Relations & Edges
Edges are the structural connections of the knowledge graph. Every edge is grounded in shared factual evidence — not semantic similarity, not embedding proximity, but actual facts that mention both connected nodes.
The key principle
Embedding proximity does NOT create edges. Two nodes can be semantically close (similar embeddings) yet have no edge if no facts mention both. An edge exists because facts explicitly reference both concepts.
This is a fundamental architectural distinction. Semantic similarity is a search tool — it helps find related nodes. But edges represent a stronger claim: "these two concepts appear together in the same factual evidence."
How edges are created
Edges arise from seed co-occurrence during fact extraction:
- During fact decomposition, each fact's entities and concepts are extracted
- When a single fact mentions multiple seeds, those seeds become edge candidates
- Edge candidates accumulate in the
write_edge_candidatestable - When a seed is promoted to a node, the edge resolver processes its candidates:
- Loads all shared facts between node pairs
- Calls an LLM to generate a justification citing specific facts
- Creates the edge with weight = number of shared facts
Weight semantics
An edge's weight equals the number of facts shared between its two nodes. Higher weight means stronger evidence for the relationship. This is always a positive number — there are no negative edges.
Edge types
| Type | When used | Example |
|---|---|---|
| related | Connects nodes of the same type (concept-concept, entity-entity) | "solar power" ↔ "wind power" |
| cross_type | Connects nodes of different types (entity-event, concept-entity) | "NASA" (entity) ↔ "Apollo 11" (event) |
| contradicts | Links thesis/antithesis perspective pairs | "AI is beneficial" ↔ "AI is dangerous" |
The relationship type is determined automatically by comparing the node types of the two endpoints: same type produces related, different types produce cross_type.
Edge properties
Each edge stores:
| Field | Description |
|---|---|
| source_node_id | One endpoint (canonical: always the smaller UUID) |
| target_node_id | Other endpoint (canonical: always the larger UUID) |
| relationship_type | related, cross_type, or contradicts |
| weight | Shared fact count (positive float) |
| justification | LLM-generated reasoning with {fact:uuid} citation tokens |
Canonical ordering
Edges use canonical UUID ordering — the smaller UUID is always stored as source_node_id. This ensures each node pair has exactly one edge per type, regardless of which direction the edge was discovered. A database unique constraint enforces this.
Justifications
Each edge includes an LLM-generated justification explaining why the two nodes are related. Justifications cite specific facts using {fact:uuid} tokens, which are rendered as clickable links in the UI. This makes every connection in the graph auditable.
Circular references
Circular references are valid and expected. "Water" links to "hydrogen" and "hydrogen" links to "water" — this reflects real conceptual structure. The graph is flat (all nodes are peers), and cycles are natural.

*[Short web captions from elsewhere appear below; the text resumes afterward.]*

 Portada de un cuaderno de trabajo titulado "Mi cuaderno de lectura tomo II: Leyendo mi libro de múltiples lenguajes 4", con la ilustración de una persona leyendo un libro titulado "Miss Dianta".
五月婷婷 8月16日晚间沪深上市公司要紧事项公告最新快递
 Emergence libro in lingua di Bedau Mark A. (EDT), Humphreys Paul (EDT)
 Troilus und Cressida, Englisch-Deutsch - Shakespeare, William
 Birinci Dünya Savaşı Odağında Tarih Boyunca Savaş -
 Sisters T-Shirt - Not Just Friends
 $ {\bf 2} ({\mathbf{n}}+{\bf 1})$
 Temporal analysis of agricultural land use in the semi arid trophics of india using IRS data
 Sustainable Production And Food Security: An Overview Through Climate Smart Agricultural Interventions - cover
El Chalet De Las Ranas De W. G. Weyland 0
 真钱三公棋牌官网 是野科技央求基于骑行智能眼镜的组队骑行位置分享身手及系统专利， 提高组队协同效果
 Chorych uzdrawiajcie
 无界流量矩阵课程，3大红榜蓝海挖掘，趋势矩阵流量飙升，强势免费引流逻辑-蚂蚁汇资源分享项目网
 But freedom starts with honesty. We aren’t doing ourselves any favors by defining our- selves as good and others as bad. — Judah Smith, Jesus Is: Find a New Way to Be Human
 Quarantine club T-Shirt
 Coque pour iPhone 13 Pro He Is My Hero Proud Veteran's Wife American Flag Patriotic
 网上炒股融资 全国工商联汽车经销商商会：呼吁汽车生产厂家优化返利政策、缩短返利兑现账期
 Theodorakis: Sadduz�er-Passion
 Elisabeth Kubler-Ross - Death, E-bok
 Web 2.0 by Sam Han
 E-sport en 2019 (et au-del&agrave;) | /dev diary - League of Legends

Navigation agents handle cycles through visited_nodes tracking, ensuring they don't get stuck in loops while traversing the graph.
Edges vs. embedding similarity
| Edges | Embedding Similarity | |
|---|---|---|
| Created by | Seed co-occurrence + LLM justification | Computed from content |
| Meaning | "These concepts share factual evidence" | "These concepts have similar semantic content" |
| Used for | Graph traversal, synthesis, visualization | Node search, dedup detection |
| Grows with use | Yes — more queries discover more edges | No — determined by content |
Both are valuable, but they serve different purposes. Edges represent verified factual connections; similarity is a discovery heuristic.